Tuesday, November 8th, 2016. This is the day that Donald Trump, an American businessman, took the new title as not only a politician but the newly elected president of the United States of America. Since that shocking evening, millions of Americans have acknowledged the fact that the topic of immigration has been given an exceeding gravity within every one of its related discussions, one to be avoided to evade conflict.
With millions of immigrants fearing for their sanctuary in what is known as the “American Dream”, it seems only appropriate to further explore the legal, social, and emotional challenges faced when one is to take it upon his or herself to pack up their lives in an overflowing suitcase and ship it, along with themselves, to the United States.
In fact, to further the real-world accuracies of these issues, I have decided to incorporate direct quotes from my family who moved from Calgary, Alberta, Canada to Johns Creek, Georgia, USA.
What if I told you that this “line” does not exist?

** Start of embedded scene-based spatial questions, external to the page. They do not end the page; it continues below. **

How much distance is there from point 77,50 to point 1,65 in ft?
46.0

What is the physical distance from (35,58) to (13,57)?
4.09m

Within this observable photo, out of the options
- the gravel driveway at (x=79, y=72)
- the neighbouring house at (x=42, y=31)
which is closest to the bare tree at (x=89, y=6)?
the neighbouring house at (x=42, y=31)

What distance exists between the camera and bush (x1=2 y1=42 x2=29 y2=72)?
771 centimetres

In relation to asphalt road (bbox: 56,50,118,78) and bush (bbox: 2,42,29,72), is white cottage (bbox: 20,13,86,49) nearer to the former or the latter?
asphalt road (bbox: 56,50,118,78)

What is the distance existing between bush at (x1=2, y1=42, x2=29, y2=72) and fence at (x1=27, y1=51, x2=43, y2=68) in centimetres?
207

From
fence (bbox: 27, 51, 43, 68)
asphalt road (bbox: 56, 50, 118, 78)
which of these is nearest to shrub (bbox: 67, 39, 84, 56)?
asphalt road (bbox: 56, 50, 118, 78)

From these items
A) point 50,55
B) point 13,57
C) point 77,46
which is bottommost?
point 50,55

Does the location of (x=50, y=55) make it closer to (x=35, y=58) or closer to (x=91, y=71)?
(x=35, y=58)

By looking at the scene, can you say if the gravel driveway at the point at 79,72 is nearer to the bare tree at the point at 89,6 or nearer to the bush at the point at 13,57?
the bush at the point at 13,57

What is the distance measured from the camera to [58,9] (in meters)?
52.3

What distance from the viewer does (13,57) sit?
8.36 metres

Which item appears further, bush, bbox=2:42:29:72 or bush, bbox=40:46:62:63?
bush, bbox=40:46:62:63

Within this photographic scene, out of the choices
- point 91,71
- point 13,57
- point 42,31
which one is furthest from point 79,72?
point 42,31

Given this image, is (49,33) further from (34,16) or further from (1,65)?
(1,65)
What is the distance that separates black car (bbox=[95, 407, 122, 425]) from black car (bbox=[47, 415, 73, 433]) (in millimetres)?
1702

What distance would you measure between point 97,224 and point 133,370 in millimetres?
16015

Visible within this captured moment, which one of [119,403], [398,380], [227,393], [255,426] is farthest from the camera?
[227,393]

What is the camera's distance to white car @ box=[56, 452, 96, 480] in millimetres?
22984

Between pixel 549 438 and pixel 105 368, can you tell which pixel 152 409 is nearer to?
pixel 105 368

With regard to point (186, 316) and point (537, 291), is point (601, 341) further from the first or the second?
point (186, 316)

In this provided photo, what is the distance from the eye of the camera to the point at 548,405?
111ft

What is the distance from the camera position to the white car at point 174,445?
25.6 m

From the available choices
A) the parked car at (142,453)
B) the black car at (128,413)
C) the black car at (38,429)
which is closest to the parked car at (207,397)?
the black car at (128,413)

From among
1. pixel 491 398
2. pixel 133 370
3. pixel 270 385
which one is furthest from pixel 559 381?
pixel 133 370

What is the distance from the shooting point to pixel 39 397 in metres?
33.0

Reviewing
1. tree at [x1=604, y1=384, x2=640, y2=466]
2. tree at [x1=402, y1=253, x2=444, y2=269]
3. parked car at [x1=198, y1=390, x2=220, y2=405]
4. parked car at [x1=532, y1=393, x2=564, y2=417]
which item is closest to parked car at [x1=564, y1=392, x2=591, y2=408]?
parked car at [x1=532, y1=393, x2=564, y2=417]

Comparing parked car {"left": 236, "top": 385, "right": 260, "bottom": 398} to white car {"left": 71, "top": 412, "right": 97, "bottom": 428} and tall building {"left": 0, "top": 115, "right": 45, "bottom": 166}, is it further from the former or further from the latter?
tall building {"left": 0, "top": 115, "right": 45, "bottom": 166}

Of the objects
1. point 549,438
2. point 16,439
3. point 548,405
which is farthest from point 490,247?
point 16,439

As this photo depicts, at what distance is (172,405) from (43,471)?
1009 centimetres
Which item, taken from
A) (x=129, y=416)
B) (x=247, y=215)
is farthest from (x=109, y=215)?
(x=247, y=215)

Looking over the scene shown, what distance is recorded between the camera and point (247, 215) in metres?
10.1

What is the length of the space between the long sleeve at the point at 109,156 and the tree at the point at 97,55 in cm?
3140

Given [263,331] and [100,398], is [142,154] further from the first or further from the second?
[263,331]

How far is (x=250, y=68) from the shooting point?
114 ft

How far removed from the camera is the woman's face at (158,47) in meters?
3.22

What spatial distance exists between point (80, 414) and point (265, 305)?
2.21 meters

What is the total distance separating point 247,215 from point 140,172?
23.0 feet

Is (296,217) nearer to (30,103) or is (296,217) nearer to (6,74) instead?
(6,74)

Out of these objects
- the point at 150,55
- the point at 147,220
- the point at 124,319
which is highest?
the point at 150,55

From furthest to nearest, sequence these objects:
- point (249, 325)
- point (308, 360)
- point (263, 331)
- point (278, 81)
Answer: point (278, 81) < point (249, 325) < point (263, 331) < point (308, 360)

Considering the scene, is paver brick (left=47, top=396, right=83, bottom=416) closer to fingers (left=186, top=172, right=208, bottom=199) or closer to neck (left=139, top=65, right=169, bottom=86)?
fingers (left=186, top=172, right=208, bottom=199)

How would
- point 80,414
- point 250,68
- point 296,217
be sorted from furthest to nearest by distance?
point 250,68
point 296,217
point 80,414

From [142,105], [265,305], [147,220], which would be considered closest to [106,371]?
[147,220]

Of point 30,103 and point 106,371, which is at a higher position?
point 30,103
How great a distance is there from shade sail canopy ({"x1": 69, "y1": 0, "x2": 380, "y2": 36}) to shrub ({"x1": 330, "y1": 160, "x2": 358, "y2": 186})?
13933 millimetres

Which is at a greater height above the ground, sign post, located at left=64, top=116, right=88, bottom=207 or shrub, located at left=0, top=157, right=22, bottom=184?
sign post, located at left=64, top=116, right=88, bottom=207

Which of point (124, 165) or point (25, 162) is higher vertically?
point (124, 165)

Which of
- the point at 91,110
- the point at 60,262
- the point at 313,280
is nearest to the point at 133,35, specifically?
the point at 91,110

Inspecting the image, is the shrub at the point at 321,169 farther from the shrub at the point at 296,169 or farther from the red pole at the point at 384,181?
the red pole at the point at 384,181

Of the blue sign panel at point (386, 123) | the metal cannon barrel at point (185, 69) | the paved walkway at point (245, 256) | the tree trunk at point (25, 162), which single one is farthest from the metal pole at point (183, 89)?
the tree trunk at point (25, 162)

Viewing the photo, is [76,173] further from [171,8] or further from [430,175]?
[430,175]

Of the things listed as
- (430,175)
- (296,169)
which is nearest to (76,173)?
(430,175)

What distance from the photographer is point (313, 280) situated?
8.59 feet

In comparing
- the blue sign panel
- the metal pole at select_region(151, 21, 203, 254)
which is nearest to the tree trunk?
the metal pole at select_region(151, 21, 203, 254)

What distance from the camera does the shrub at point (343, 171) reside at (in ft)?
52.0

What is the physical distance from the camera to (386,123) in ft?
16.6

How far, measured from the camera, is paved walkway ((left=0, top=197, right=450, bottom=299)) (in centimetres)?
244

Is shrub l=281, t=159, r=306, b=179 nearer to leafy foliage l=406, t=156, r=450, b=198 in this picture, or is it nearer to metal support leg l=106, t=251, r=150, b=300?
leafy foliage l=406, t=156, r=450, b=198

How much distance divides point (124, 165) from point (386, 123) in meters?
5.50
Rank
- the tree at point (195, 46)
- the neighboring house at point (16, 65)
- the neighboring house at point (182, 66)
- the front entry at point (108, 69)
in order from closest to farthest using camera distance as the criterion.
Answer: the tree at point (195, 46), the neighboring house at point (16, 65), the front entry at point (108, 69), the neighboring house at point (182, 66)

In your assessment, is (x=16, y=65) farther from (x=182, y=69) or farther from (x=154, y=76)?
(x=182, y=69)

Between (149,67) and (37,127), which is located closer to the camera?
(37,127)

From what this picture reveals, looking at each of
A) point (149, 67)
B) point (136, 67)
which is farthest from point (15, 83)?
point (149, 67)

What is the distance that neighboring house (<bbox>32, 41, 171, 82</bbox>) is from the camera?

Many argue that having the condemned status of “illegal immigrant” deserves zero justifications because it is only fair to wait in line for legal documents like everyone else.
What if I told you that this “line” does not exist? The process of becoming a legal permanent resident in the United States is one full of numerous lines that take months, and potentially years, to get to the front of. From paperwork to vaccinations, to photos, to fingerprints, to more paperwork, there are dozens of lines that are required to get into to even consider becoming legal.
In addition, becoming a legal resident is not something that many government officials add to the top of their priority list as exemplified by Richard Kapteyn who stated that “it just seemed a little rigorous will all the vaccinations we had to do, all the legal documents to fill out. .they lost some of our paperwork and we had to redo it”.